有名人になったり、勲章をもらったりすることに、価値を見いださなくなった。それらの「序列」は、私にとっては、何かひとつ下の次元の話に見える。指でつまんで持ち上げられる程度の、私には無害な、私には無関係なもの。

幸福も不幸も同一であり、失敗と成功も同一ならば、私の生のある瞬間が失敗ということはないし、今現在の田舎の半狂人としての私、世間一般の失敗者としての私は、同時に成功していることになる。

私も、生きることに慣れてきた。生きることに慣れてきたから、私はずいぶんうまくやっていくことができている。もはやどこまでが、私の精神で、どこまでが、私の肉体なのか、そういう垣根も、わからなくなってきた。私の血清カリウム値や、甲状腺ホルモンの値が、適性に保持されるのと同じように、私の精神も、私の知らないところで、勝手にうまくやっているらしい。
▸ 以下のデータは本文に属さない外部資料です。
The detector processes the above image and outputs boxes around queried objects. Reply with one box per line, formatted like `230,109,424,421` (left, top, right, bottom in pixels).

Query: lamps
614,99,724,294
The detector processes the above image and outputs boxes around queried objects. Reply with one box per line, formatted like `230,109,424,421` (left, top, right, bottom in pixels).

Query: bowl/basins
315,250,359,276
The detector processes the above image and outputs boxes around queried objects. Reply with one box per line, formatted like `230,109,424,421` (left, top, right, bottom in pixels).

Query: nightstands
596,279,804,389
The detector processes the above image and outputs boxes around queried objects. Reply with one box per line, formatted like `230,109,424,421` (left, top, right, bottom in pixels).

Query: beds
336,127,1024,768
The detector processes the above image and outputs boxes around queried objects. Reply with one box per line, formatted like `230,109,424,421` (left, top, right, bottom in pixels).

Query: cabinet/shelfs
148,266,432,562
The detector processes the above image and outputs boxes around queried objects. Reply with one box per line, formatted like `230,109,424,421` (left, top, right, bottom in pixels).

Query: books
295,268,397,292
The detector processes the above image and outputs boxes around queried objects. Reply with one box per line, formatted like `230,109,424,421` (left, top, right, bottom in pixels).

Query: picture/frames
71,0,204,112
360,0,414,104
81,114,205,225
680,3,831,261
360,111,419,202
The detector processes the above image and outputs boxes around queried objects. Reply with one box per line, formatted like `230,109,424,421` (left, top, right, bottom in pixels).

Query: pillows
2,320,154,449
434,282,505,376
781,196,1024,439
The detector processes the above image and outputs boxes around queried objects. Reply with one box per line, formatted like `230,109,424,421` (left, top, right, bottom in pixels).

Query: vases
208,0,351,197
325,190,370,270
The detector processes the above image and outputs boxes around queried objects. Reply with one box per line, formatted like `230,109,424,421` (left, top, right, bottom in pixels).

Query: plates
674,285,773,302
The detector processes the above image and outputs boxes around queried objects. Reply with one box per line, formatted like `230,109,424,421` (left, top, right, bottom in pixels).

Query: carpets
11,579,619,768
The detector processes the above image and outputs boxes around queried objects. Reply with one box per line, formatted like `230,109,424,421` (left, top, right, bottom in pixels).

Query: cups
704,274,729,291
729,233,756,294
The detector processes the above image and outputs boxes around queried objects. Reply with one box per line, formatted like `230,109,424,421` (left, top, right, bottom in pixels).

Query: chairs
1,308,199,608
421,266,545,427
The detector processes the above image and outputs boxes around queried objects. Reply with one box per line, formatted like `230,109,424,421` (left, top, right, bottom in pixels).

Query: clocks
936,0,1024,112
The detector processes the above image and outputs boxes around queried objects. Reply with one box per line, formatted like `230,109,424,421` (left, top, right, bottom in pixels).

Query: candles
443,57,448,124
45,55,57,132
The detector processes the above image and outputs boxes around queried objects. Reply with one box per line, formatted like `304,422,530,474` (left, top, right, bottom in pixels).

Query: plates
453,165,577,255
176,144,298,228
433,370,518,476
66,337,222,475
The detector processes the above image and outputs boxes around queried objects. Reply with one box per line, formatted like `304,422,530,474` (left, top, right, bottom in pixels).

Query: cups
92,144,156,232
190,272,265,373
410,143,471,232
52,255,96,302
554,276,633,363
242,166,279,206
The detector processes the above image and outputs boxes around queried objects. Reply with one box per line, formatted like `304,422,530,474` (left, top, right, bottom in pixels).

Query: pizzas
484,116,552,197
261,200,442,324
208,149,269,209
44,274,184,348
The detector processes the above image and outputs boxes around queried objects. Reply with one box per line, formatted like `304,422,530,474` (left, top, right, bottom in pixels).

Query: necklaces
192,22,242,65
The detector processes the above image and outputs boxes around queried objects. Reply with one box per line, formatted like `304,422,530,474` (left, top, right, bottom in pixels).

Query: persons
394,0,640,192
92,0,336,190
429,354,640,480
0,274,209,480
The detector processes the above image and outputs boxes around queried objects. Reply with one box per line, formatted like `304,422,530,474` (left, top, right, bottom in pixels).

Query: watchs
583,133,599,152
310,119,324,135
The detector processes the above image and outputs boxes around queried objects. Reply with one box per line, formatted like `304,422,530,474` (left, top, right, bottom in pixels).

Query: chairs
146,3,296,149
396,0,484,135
何もかも和合している。という気がする。梵我一如な感じ。


最近は、詩人気取りも、学者気取りも、辞めた。なんだか物を書くことが、私にとっての慰撫であるというよりも、もっと嫌なもの、倦怠、うんざりすること、書いたあとに、吐き気を催すもの、であるという気がする。

何か、まっとうなことをしたいと思うときがある、何かに全力で打ち込みたい、私を置き去りにして、ただ行為のなかに沈潜したい、と思うときがある。母親にとっての子どものように、何か作品を作ってみたいと思うときがある。

が、よくわからないが、私はそういう風にはできていないらしく、世間的な成功は望めず、あいまいな素体としての人間のまま、生きていくことが規定されているらしい。